Consigne donnée a: Affichez chaque ligne des enregistrements qui contient la chaîne « pixel ». La casse compte.

Texte cité:

^^^^^^^^^^^^^^^^

32      Ladite juridiction considère que, au regard des dispositions de la sixième directive, l’assujetti exerçant le droit à déduction de la TVA ne porte pas de responsabilité objective en ce qui concerne les factures dont il est le destinataire et qu’il ne saurait supporter, en cas de manquement imputable à l’émetteur de ces factures, la charge de la preuve du comportement attendu en vertu de l’article 44, paragraphe 5, de la loi relative à la TVA.

33      Dans ces conditions, le Jász-Nagykun-Szolnok Megyei Bíróság a décidé de surseoir à statuer et de poser à la Cour les questions préjudicielles suivantes:

«1)      Les dispositions relatives à la déduction de la [TVA] de la sixième directive [...] et, en ce qui concerne l’année [2007], de la directive [2006/112], peuvent-elles être interprétées en ce sens qu’elles permettent à l’autorité fiscale — en se fondant sur la responsabilité objective — de restreindre ou d’exclure le droit à déduction, à l’encontre de l’assujetti qui le fait valoir, lorsque l’émetteur de la facture ne peut pas prouver la régularité du recours à d’autres sous-traitants?

2)      Dans la mesure où l’autorité fiscale ne conteste pas la réalité de l’opération économique indiquée sur la facture, et où la facture correspond formellement aux dispositions légales, cette autorité peut-elle légalement exclure la récupération de la TVA au motif que les sous-traitants auxquels l’émetteur de la facture a eu recours ne sont pas identifiables, ou que les factures émises par ces derniers sont irrégulières?

3)      L’autorité fiscale qui refuse le droit à déduction [dans des circonstances telles que celles décrites dans la deuxième question] est-elle obligée de prouver au cours de la procédure fiscale que l’assujetti faisant valoir son droit à déduction avait connaissance du comportement irrégulier — visant éventuellement à éviter la taxe — des entreprises se situant derrière lui dans la chaîne de sous-traitance, ou qu’il y a lui-même contribué?»

34      Par ordonnance du président de la Cour du 15 juin 2011, les affaires C‑80/11 et C‑142/11 ont été jointes aux fins des procédures écrite et orale ainsi que de l’arrêt.

 Sur les questions préjudicielles

35      À titre liminaire, il convient de constater que, eu égard aux différentes dates des faits au principal, les questions posées se réfèrent tant à la sixième directive qu’à la directive 2006/112. Ainsi que cela a été relevé au point 3 du présent arrêt, cette dernière directive n’a, en principe, pas apporté de changements de fond par rapport à la sixième directive. En particulier, les dispositions de ces deux directives qui sont pertinentes dans le cadre des affaires au principal sont, en substance, identiques. Dans ces conditions, il suffit d’examiner les questions posées par rapport aux dispositions de la directive 2006/112 (voir, en ce sens, arrêt du 15 septembre 2011, Słaby e.a., C‑180/10 et C‑181/10, Rec. p. I‑8461, points 28 et 49 à 51).

^^^^^^^^^^^^^^^^

Enregistrements bruts:
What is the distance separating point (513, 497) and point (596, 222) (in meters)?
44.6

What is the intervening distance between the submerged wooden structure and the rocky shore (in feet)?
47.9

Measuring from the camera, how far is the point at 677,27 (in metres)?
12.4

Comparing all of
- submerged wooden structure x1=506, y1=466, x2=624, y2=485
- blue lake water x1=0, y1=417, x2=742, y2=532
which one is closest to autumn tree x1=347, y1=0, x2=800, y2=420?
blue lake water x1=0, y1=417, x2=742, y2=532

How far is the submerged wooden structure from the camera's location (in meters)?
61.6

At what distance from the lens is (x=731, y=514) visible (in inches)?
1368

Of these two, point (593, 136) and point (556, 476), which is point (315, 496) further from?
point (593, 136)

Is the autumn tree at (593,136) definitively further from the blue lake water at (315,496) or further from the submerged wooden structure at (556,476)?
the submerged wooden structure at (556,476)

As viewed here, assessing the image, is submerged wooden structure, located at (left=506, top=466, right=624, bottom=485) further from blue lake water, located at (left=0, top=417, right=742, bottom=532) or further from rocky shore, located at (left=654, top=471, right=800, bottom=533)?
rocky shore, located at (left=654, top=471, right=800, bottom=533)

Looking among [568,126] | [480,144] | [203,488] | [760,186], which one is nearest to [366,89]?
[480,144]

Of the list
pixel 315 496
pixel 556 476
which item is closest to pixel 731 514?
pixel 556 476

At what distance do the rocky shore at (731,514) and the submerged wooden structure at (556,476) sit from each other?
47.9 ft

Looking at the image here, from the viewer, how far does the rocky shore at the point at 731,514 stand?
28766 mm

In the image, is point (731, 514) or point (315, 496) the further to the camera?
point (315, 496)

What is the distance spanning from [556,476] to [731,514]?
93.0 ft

^^^^^^^^^^^^^^^^

Consigne donnée b: Pour chacune des affirmations suivantes, dites si elle concorde avec le texte cité. Répondez par oui ou par non, puis citez mot pour mot les termes du texte qui tranchent. (i) Les affaires C‑80/11 et C‑142/11 ont été jointes par une ordonnance du président de la Cour du 15 juin 2011. (ii) La directive 2006/112 a apporté des changements de fond par rapport à la sixième directive. (iii) La Cour choisit d'examiner les questions posées uniquement au regard de la sixième directive.

Réponse complète a:
pixel 315 496
pixel 556 476
which item is closest to pixel 731 514?
pixel 556 476

Réponse complète b:
(i) Oui : « Par ordonnance du président de la Cour du 15 juin 2011, les affaires C‑80/11 et C‑142/11 ont été jointes ».
(ii) Non : « cette dernière directive n’a, en principe, pas apporté de changements de fond par rapport à la sixième directive ».
(iii) Non : « il suffit d’examiner les questions posées par rapport aux dispositions de la directive 2006/112 ».